### Exercícios a realizar
• A. No texto sobre a lengalenga dos botões, o que se era quando a peça de vestuário tinha quatro botões?
• B. Transcreva do texto sobre a lengalenga dos botões o trecho que começa em "Esta lengalenga era" e vai até "pais de então.", inclusive.

### Excerto do texto
========================================================================
A nível de lengalengas conheço esta:

“Rei, capitão
Soldado, ladrão
Menina bonita
Do meu coração.”

Esta lengalenga era acompanhada seguindo a sequência dos botões da peça de vestuário com o dedo polegar, a partir duma das extremidades. Assim, se a peça de vestuário tinha um botão, era-se “rei”, o que era o máximo. Se tivesse dois, era-se “capitão”, o que ainda era bom. Com três, era-se “soldado”, o que era menos bom. Com quatro, era-se “ladrão”, o que ninguém gostava de ser. Para os rapazes era péssimo ter cinco botões na peça de vestuário, pois então era-se “menina bonita”, o que era motivo de risota geral. Conta-se que alguns faziam birra em casa para não levarem para a escola, nada que tivesse cinco botões. Vejam lá as partidas que a língua portuguesa pregava aos pais de então.
========================================================================
### Conjunto de dados
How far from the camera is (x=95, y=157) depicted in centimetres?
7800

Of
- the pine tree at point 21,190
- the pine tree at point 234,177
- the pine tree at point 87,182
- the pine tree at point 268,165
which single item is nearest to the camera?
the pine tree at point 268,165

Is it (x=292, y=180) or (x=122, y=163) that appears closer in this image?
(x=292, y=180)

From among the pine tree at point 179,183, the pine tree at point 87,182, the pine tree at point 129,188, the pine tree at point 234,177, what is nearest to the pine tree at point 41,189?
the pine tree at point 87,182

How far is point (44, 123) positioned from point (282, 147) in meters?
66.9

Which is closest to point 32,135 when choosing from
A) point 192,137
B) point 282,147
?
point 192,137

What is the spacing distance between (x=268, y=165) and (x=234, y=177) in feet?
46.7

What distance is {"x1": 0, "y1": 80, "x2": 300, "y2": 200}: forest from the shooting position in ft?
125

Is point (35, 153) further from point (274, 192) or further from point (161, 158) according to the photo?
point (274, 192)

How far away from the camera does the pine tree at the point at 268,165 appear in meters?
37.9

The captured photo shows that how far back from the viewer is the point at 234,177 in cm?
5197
========================================================================
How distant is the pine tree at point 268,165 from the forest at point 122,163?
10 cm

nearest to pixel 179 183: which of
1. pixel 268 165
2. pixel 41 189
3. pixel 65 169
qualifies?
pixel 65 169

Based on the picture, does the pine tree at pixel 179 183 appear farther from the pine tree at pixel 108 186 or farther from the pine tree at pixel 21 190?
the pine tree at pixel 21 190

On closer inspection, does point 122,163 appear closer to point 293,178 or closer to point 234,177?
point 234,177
========================================================================
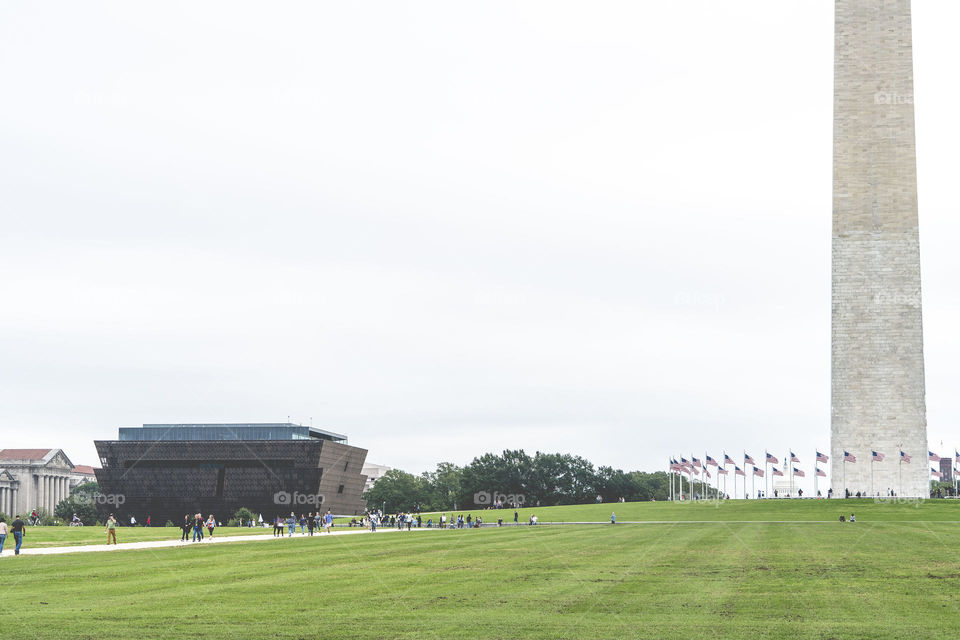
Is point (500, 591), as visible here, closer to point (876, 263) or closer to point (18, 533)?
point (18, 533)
========================================================================
### Respostas por ordem
• A. Era-se “ladrão”, o que ninguém gostava de ser.

• B.
Esta lengalenga era acompanhada seguindo a sequência dos botões da peça de vestuário com o dedo polegar, a partir duma das extremidades. Assim, se a peça de vestuário tinha um botão, era-se “rei”, o que era o máximo. Se tivesse dois, era-se “capitão”, o que ainda era bom. Com três, era-se “soldado”, o que era menos bom. Com quatro, era-se “ladrão”, o que ninguém gostava de ser. Para os rapazes era péssimo ter cinco botões na peça de vestuário, pois então era-se “menina bonita”, o que era motivo de risota geral. Conta-se que alguns faziam birra em casa para não levarem para a escola, nada que tivesse cinco botões. Vejam lá as partidas que a língua portuguesa pregava aos pais de então.